PS: Es ist ja ein erster Besuch dort - daher würde ich mir am liebsten beide Seiten der Staumauer anschauen. Ob das sinnvoll bei der kurzen Zeit ist - deshalb frage ich ja


----------



## nostradamus (5. November 2020)

Goog..  dich bitte erstmal ein! Du schreibst z.B. Fluss und meinst See!

Was möchtest du fangen ... .
Wie willst du angeln?
Es fängt doch bereits mit dem schlafen an! Zelt (wo erlaubt) oder Wohnung!
Wenn du nicht weisst wann du ca. fahren willst, kann man dir auch keine Ratschläge geben wo sich die guten Fische ca. befinden.... . 

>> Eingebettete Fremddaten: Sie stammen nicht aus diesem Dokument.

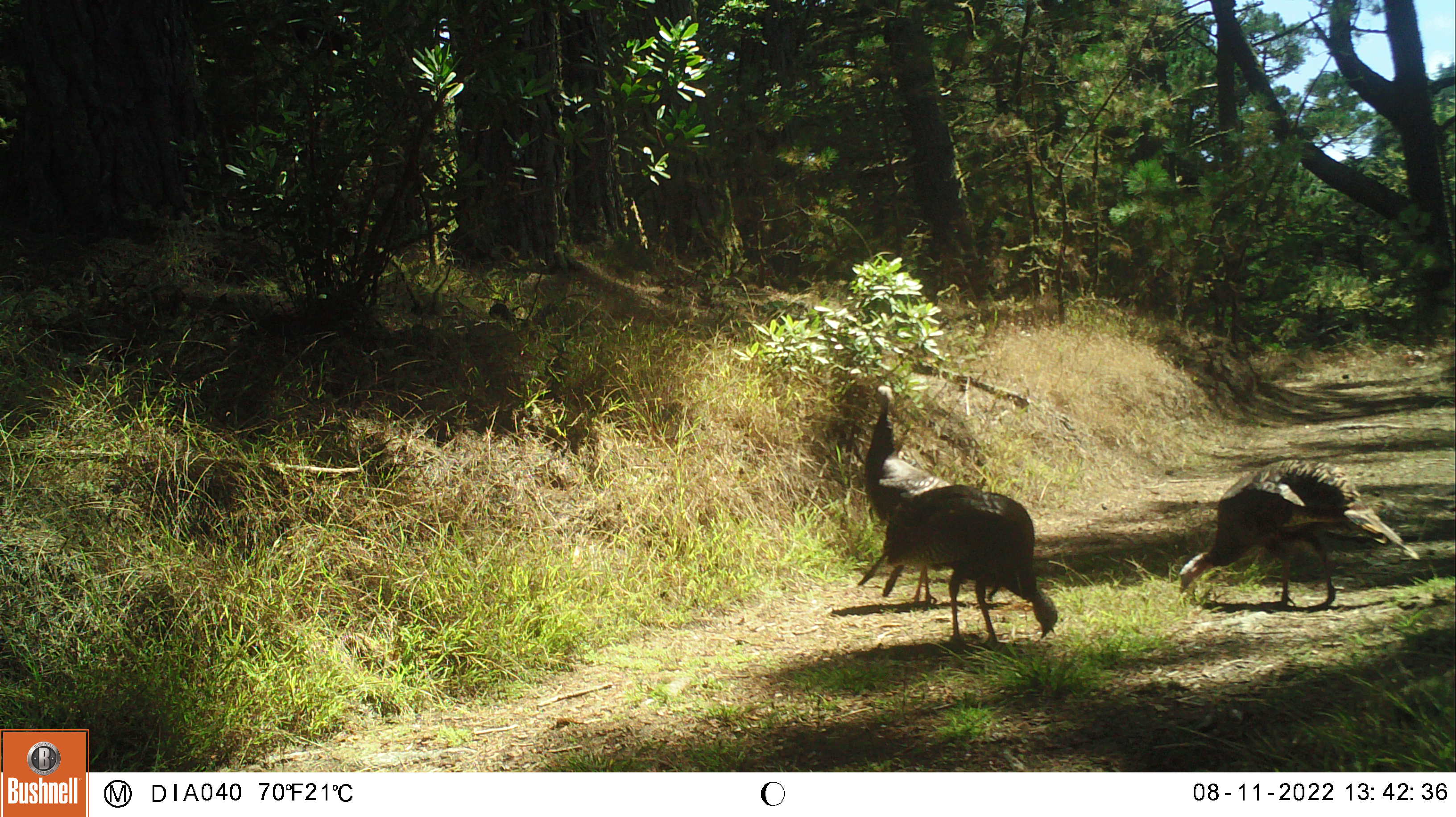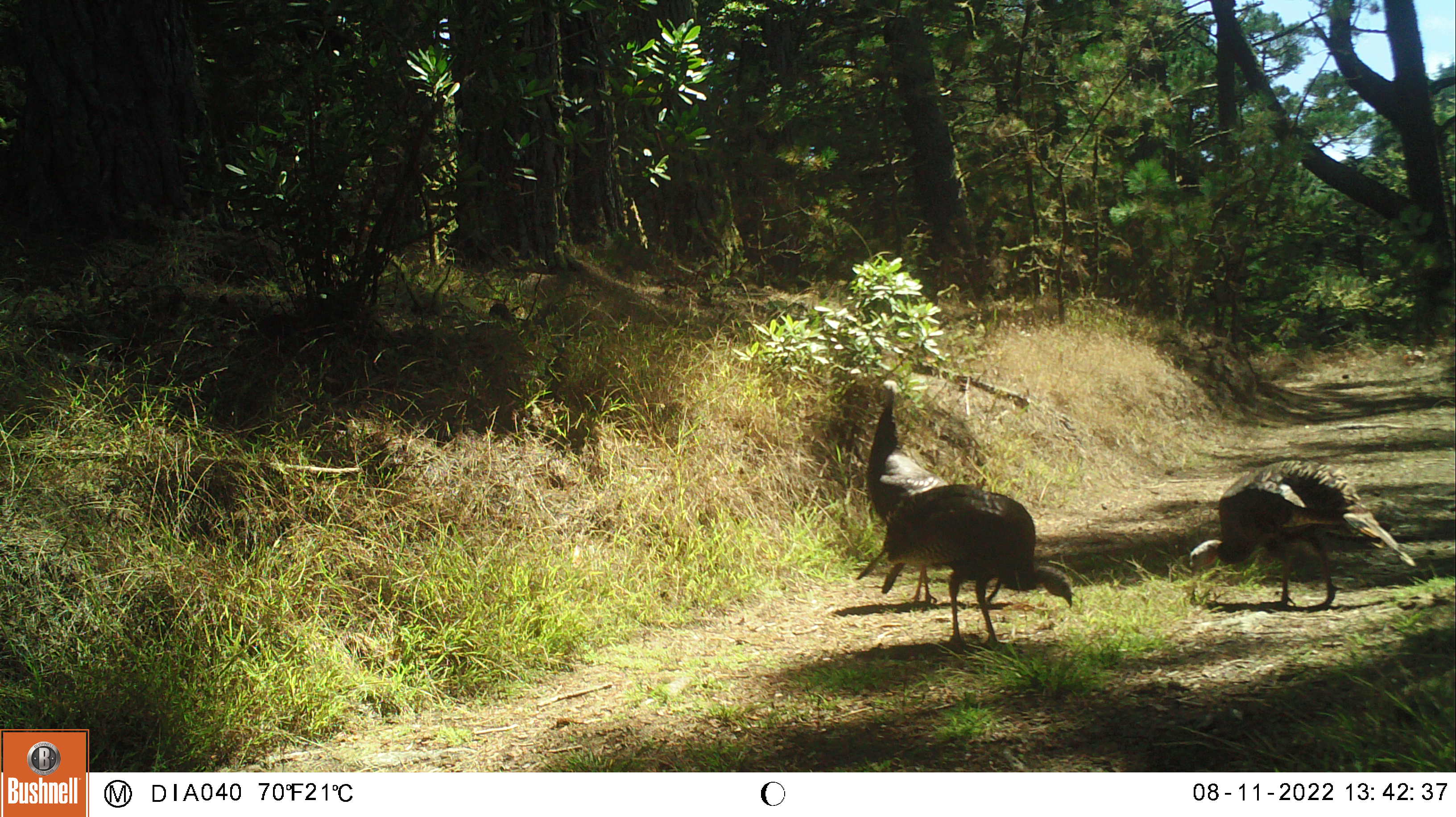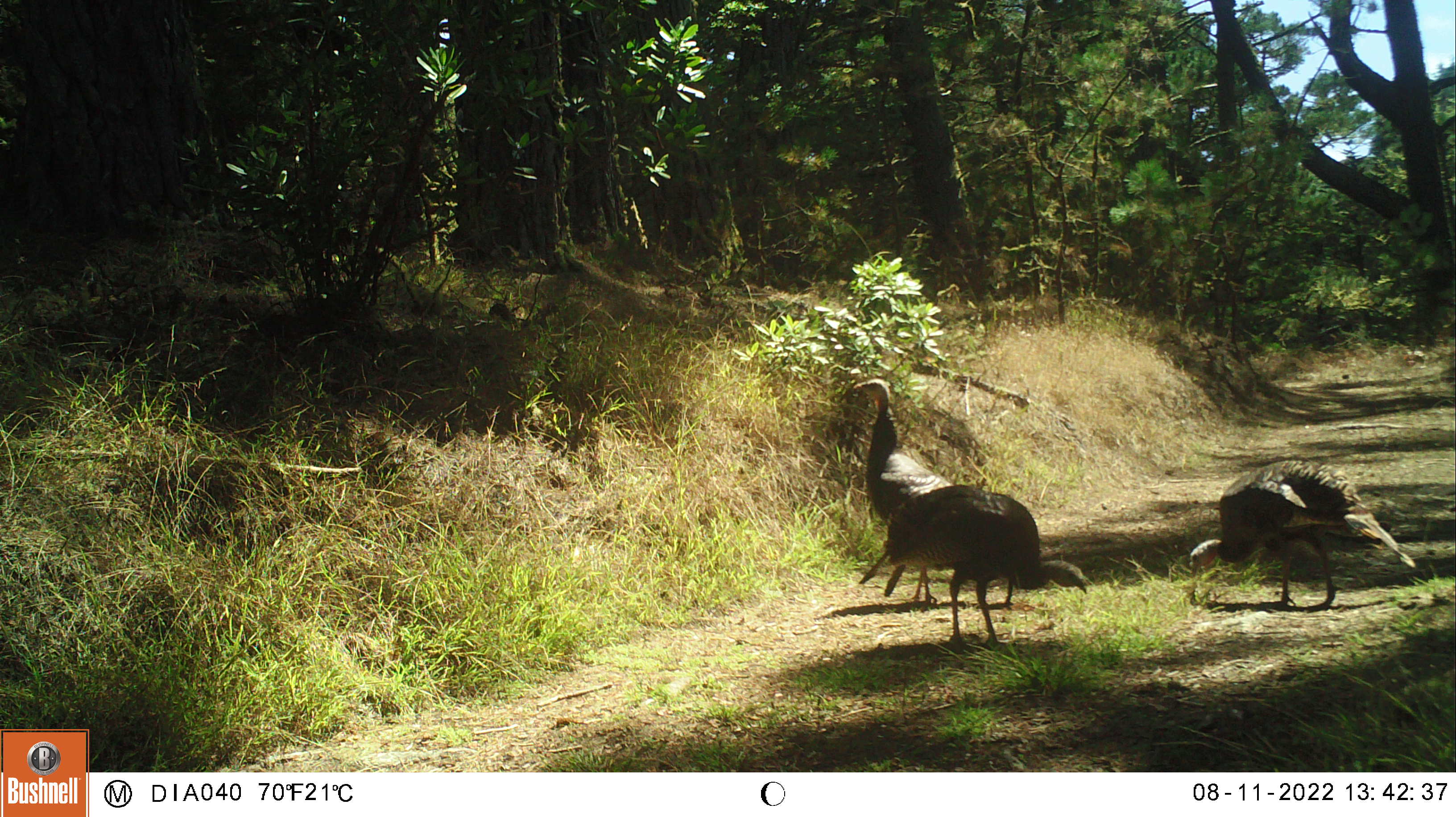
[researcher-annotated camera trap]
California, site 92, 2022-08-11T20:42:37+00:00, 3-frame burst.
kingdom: Animalia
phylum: Chordata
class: Aves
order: Galliformes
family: Phasianidae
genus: Meleagris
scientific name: Meleagris gallopavo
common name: turkey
Turkey (Meleagris gallopavo).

Das angeln dort unten ist schon sehr genial, aber def. nicht wirklich einfach, wenn man Fische in einer best. Größe fangen möchte!
Einmal hatten wir in einer Woche 2 Wallerbisse, diese innerhalb einer Stunde und beide jenseits der 2,40m Marke.... .


----------



## fwde (5. November 2020)

nostradamus schrieb:


> Einmal hatten wir in einer Woche 2 Wallerbisse, diese innerhalb einer Stunde und beide jenseits der 2,40m Marke.... .


keinerlei Interesse daran

Steht aber auch da - Barsch & Zander reicht vollkommen aus


----------



## nostradamus (5. November 2020)

... das habe ich überlesen! Ansonste gilt das was ich geschrieben habe! 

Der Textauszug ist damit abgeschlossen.